■ **YOUR OBJECTIVE**
Where an image appears in the data, omit it and reproduce the rest exactly.

■ **RECORDS SHOWN**
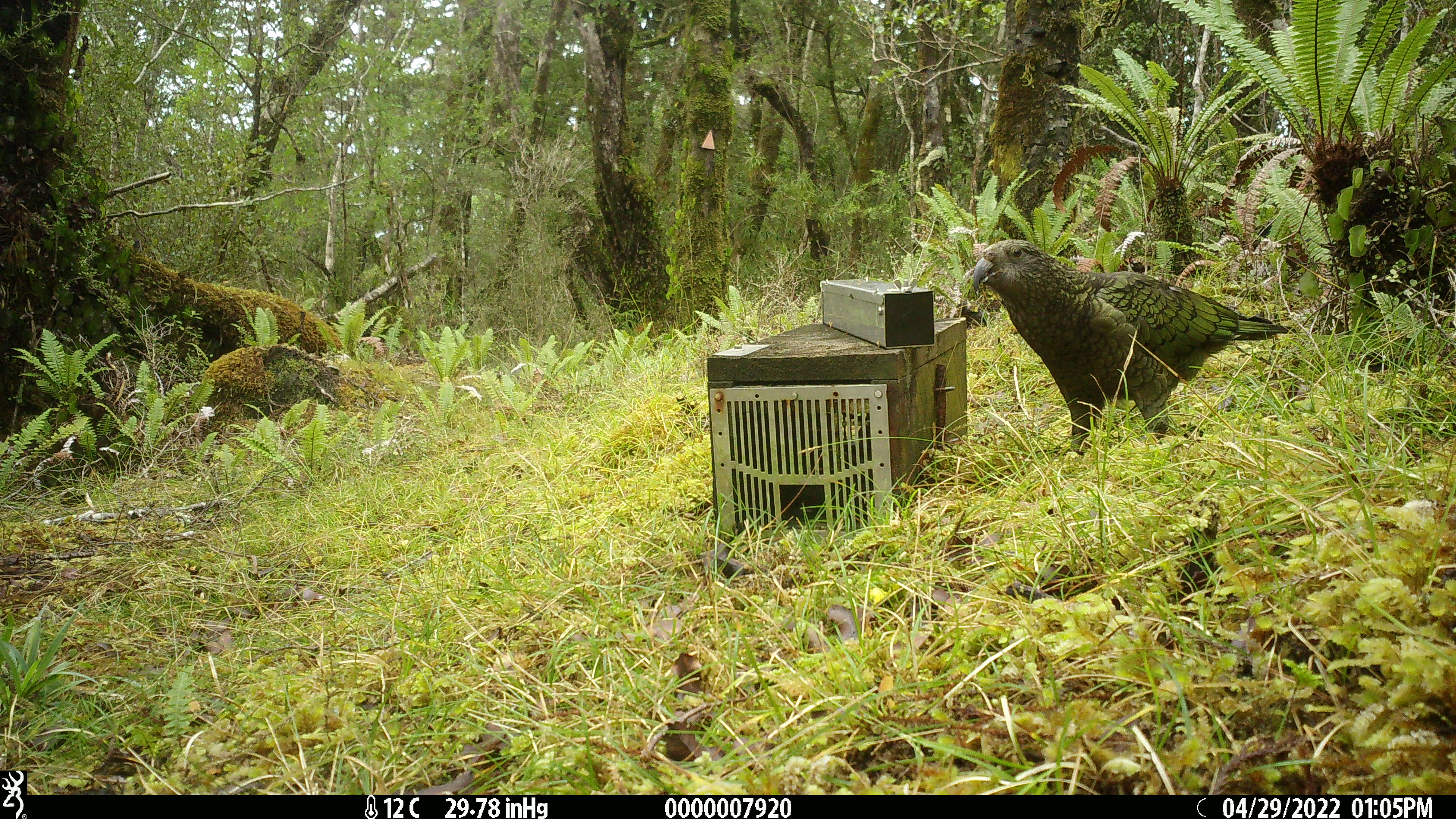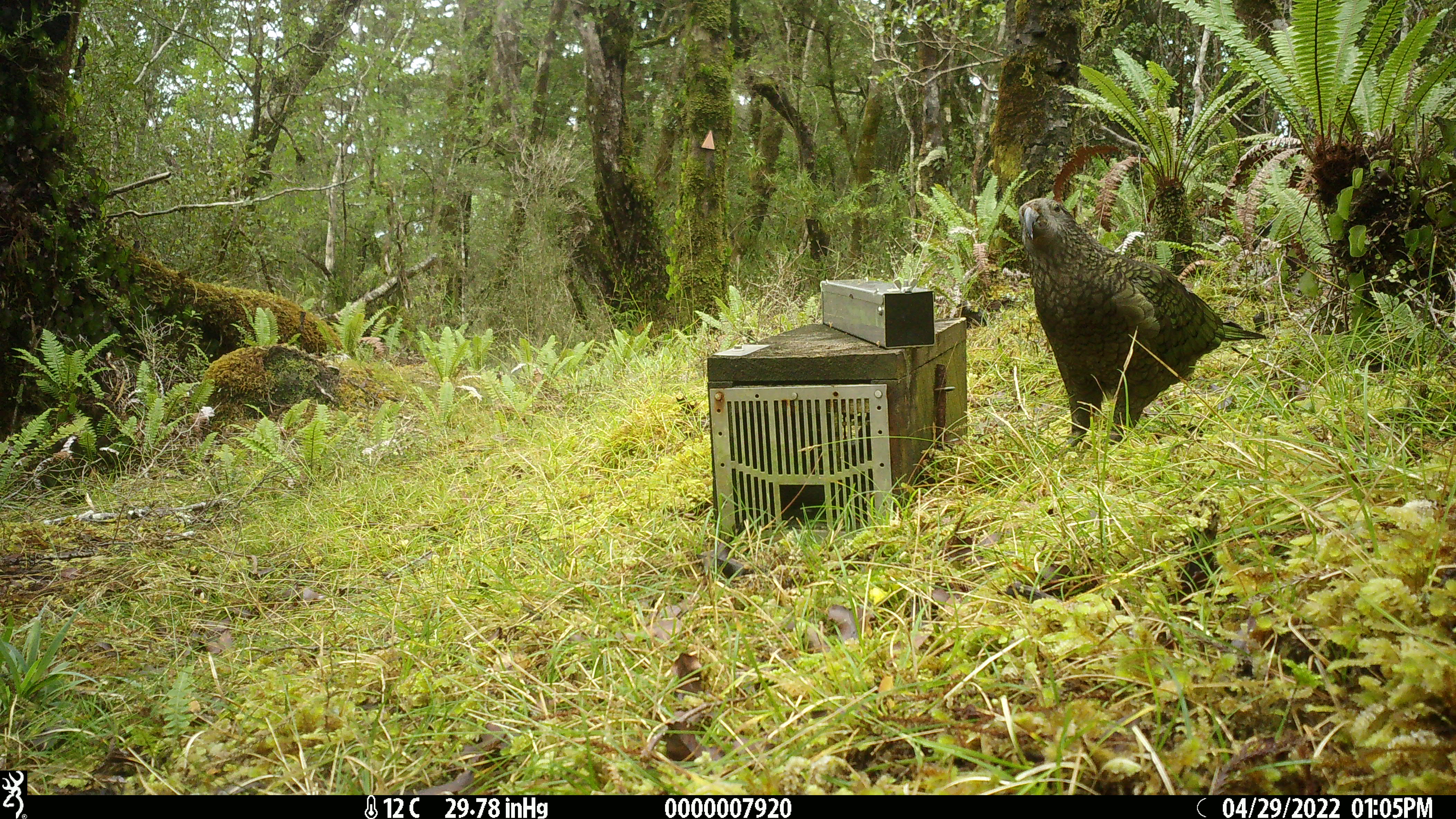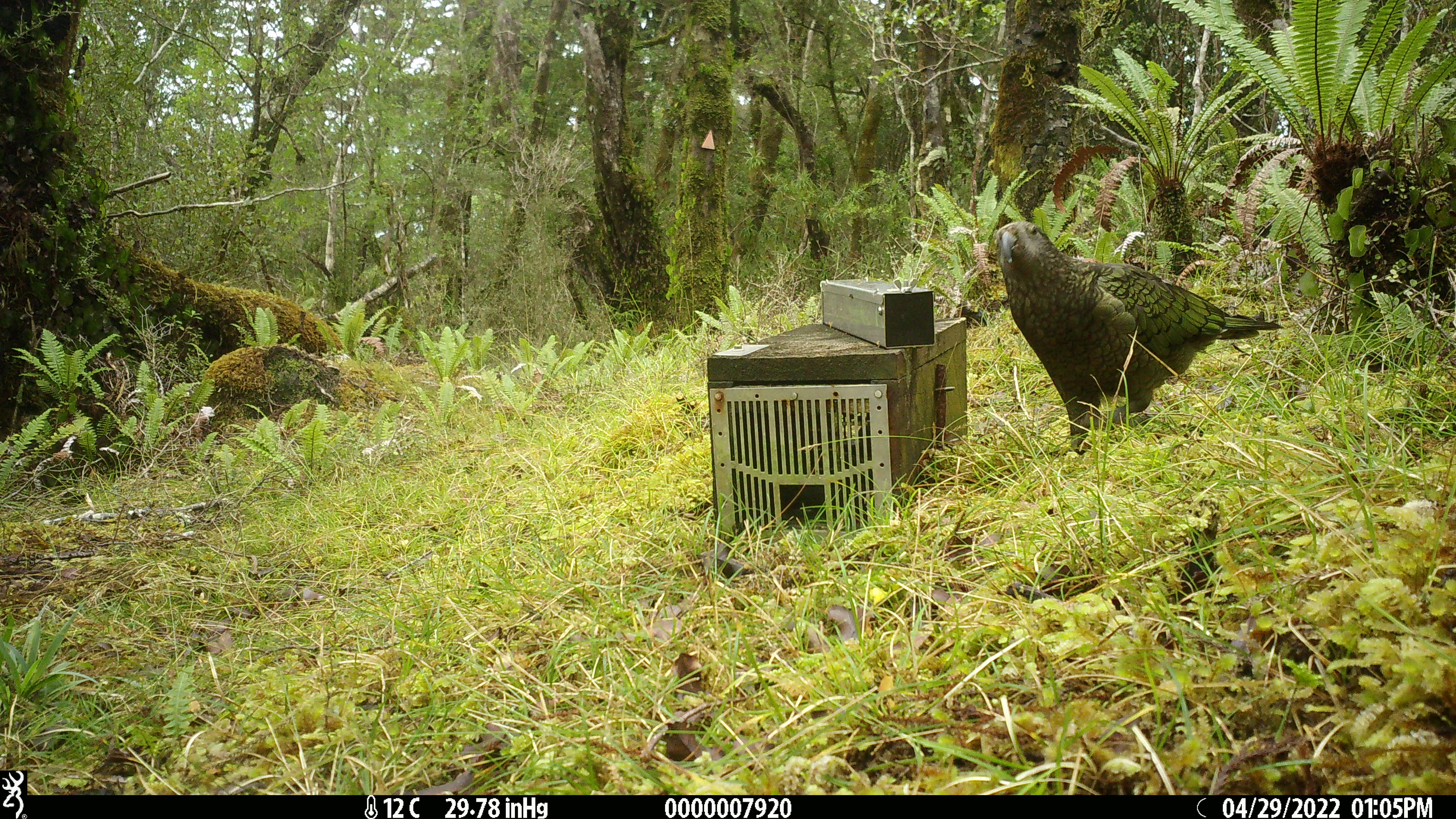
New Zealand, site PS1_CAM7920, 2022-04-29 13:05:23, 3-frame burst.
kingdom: Animalia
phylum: Chordata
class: Aves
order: Psittaciformes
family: Strigopidae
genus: Nestor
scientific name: Nestor notabilis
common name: kea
Kea (Nestor notabilis).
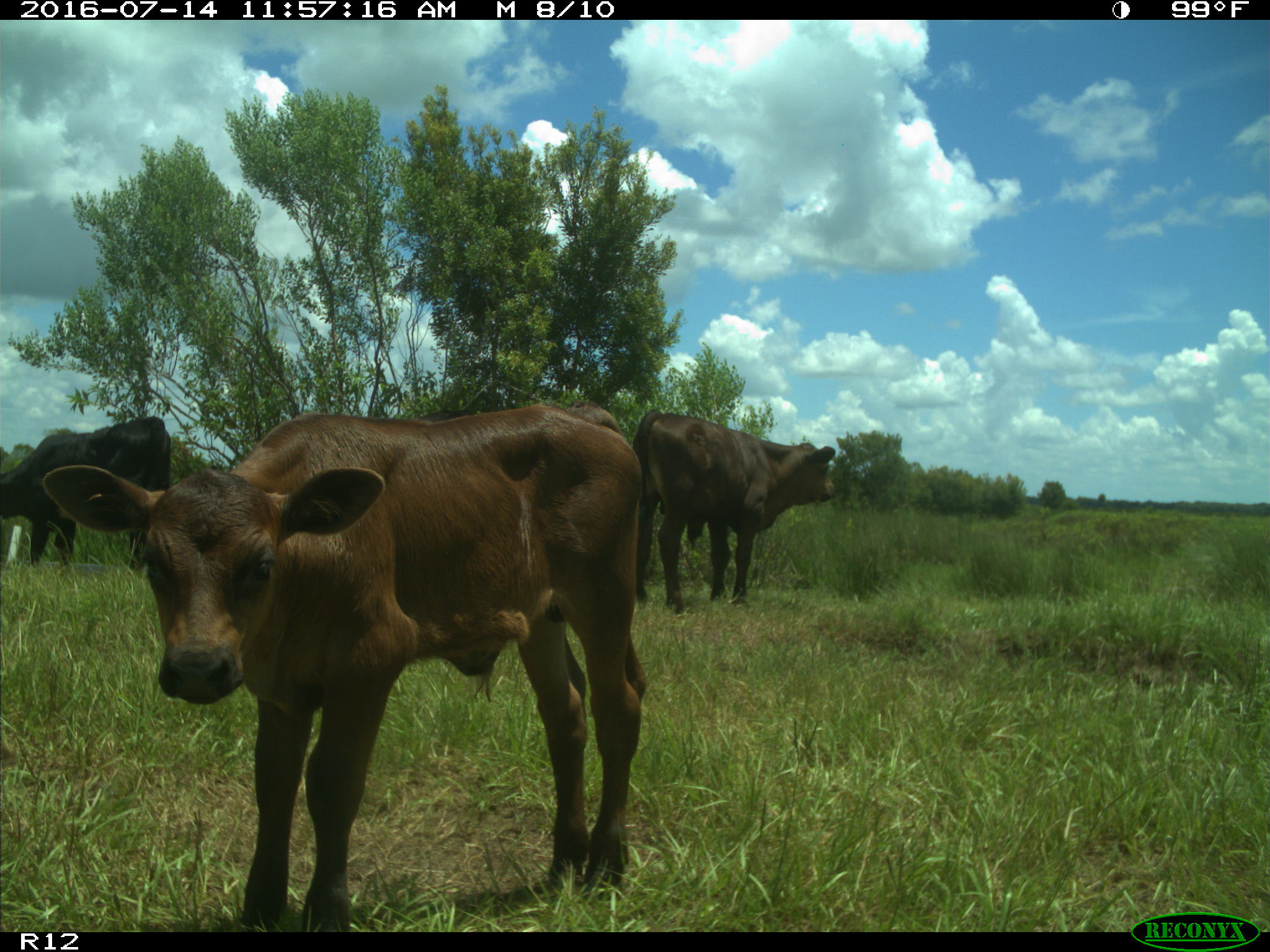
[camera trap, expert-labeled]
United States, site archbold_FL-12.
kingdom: Animalia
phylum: Chordata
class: Mammalia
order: Artiodactyla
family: Bovidae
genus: Bos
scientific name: Bos taurus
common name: domestic cow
Bos taurus (domestic cow).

■ **RESULT**
New Zealand, site PS1_CAM7920, 2022-04-29 13:05:23, 3-frame burst.
kingdom: Animalia
phylum: Chordata
class: Aves
order: Psittaciformes
family: Strigopidae
genus: Nestor
scientific name: Nestor notabilis
common name: kea
Kea (Nestor notabilis).
[camera trap, expert-labeled]
United States, site archbold_FL-12.
kingdom: Animalia
phylum: Chordata
class: Mammalia
order: Artiodactyla
family: Bovidae
genus: Bos
scientific name: Bos taurus
common name: domestic cow
Bos taurus (domestic cow).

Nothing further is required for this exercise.